◆ What is expected:
The complete data, repeated exactly, should form your response.

◆ Records from a data collection:
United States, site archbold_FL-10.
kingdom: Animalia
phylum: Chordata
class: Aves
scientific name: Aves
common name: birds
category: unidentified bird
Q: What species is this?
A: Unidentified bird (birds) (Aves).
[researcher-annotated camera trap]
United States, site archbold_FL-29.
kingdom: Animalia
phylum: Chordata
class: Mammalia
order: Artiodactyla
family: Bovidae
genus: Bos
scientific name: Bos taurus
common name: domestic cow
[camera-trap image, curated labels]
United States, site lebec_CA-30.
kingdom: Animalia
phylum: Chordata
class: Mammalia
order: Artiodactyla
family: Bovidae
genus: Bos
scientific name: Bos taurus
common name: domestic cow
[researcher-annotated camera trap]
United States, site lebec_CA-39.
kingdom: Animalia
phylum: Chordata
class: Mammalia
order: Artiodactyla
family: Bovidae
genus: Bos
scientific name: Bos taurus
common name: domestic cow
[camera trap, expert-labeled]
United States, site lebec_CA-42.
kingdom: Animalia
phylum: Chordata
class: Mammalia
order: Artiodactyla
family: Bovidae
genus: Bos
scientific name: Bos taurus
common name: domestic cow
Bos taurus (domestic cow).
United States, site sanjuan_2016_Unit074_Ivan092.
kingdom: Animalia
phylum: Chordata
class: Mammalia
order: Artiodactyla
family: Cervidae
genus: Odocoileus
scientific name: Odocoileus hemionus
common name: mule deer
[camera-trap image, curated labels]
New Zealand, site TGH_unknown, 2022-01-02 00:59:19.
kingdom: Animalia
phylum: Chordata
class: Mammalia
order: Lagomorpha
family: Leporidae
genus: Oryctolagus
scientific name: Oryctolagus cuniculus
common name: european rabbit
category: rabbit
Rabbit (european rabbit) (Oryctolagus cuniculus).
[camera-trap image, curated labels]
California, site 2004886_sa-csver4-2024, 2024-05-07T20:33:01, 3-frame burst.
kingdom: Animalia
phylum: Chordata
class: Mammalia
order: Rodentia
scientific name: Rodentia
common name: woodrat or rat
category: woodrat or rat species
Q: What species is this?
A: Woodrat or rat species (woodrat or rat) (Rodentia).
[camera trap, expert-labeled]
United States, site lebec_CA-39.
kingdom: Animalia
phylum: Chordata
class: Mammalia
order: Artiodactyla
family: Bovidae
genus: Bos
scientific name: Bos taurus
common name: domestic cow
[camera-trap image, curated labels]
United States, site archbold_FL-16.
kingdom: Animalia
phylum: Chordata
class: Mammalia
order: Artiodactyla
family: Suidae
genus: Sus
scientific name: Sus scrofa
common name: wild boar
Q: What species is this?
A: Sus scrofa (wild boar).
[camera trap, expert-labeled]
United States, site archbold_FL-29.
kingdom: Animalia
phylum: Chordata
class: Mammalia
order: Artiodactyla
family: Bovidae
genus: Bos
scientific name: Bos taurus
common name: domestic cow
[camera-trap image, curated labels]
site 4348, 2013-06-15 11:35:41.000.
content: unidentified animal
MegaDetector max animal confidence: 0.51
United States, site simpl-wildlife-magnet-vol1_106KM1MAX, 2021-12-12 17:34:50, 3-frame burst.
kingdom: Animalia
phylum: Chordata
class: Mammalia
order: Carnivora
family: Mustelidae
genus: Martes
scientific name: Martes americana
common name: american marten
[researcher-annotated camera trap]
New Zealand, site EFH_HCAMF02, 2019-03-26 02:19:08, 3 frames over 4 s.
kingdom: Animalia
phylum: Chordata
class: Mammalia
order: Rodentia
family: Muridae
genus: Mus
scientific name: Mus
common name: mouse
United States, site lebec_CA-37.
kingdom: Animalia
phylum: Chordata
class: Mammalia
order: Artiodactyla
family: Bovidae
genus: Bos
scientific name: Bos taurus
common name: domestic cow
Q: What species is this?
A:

◆ Solution to the problem:
United States, site archbold_FL-10.
kingdom: Animalia
phylum: Chordata
class: Aves
scientific name: Aves
common name: birds
category: unidentified bird
Q: What species is this?
A: Unidentified bird (birds) (Aves).
[researcher-annotated camera trap]
United States, site archbold_FL-29.
kingdom: Animalia
phylum: Chordata
class: Mammalia
order: Artiodactyla
family: Bovidae
genus: Bos
scientific name: Bos taurus
common name: domestic cow
[camera-trap image, curated labels]
United States, site lebec_CA-30.
kingdom: Animalia
phylum: Chordata
class: Mammalia
order: Artiodactyla
family: Bovidae
genus: Bos
scientific name: Bos taurus
common name: domestic cow
[researcher-annotated camera trap]
United States, site lebec_CA-39.
kingdom: Animalia
phylum: Chordata
class: Mammalia
order: Artiodactyla
family: Bovidae
genus: Bos
scientific name: Bos taurus
common name: domestic cow
[camera trap, expert-labeled]
United States, site lebec_CA-42.
kingdom: Animalia
phylum: Chordata
class: Mammalia
order: Artiodactyla
family: Bovidae
genus: Bos
scientific name: Bos taurus
common name: domestic cow
Bos taurus (domestic cow).
United States, site sanjuan_2016_Unit074_Ivan092.
kingdom: Animalia
phylum: Chordata
class: Mammalia
order: Artiodactyla
family: Cervidae
genus: Odocoileus
scientific name: Odocoileus hemionus
common name: mule deer
[camera-trap image, curated labels]
New Zealand, site TGH_unknown, 2022-01-02 00:59:19.
kingdom: Animalia
phylum: Chordata
class: Mammalia
order: Lagomorpha
family: Leporidae
genus: Oryctolagus
scientific name: Oryctolagus cuniculus
common name: european rabbit
category: rabbit
Rabbit (european rabbit) (Oryctolagus cuniculus).
[camera-trap image, curated labels]
California, site 2004886_sa-csver4-2024, 2024-05-07T20:33:01, 3-frame burst.
kingdom: Animalia
phylum: Chordata
class: Mammalia
order: Rodentia
scientific name: Rodentia
common name: woodrat or rat
category: woodrat or rat species
Q: What species is this?
A: Woodrat or rat species (woodrat or rat) (Rodentia).
[camera trap, expert-labeled]
United States, site lebec_CA-39.
kingdom: Animalia
phylum: Chordata
class: Mammalia
order: Artiodactyla
family: Bovidae
genus: Bos
scientific name: Bos taurus
common name: domestic cow
[camera-trap image, curated labels]
United States, site archbold_FL-16.
kingdom: Animalia
phylum: Chordata
class: Mammalia
order: Artiodactyla
family: Suidae
genus: Sus
scientific name: Sus scrofa
common name: wild boar
Q: What species is this?
A: Sus scrofa (wild boar).
[camera trap, expert-labeled]
United States, site archbold_FL-29.
kingdom: Animalia
phylum: Chordata
class: Mammalia
order: Artiodactyla
family: Bovidae
genus: Bos
scientific name: Bos taurus
common name: domestic cow
[camera-trap image, curated labels]
site 4348, 2013-06-15 11:35:41.000.
content: unidentified animal
MegaDetector max animal confidence: 0.51
United States, site simpl-wildlife-magnet-vol1_106KM1MAX, 2021-12-12 17:34:50, 3-frame burst.
kingdom: Animalia
phylum: Chordata
class: Mammalia
order: Carnivora
family: Mustelidae
genus: Martes
scientific name: Martes americana
common name: american marten
[researcher-annotated camera trap]
New Zealand, site EFH_HCAMF02, 2019-03-26 02:19:08, 3 frames over 4 s.
kingdom: Animalia
phylum: Chordata
class: Mammalia
order: Rodentia
family: Muridae
genus: Mus
scientific name: Mus
common name: mouse
United States, site lebec_CA-37.
kingdom: Animalia
phylum: Chordata
class: Mammalia
order: Artiodactyla
family: Bovidae
genus: Bos
scientific name: Bos taurus
common name: domestic cow
Q: What species is this?
A:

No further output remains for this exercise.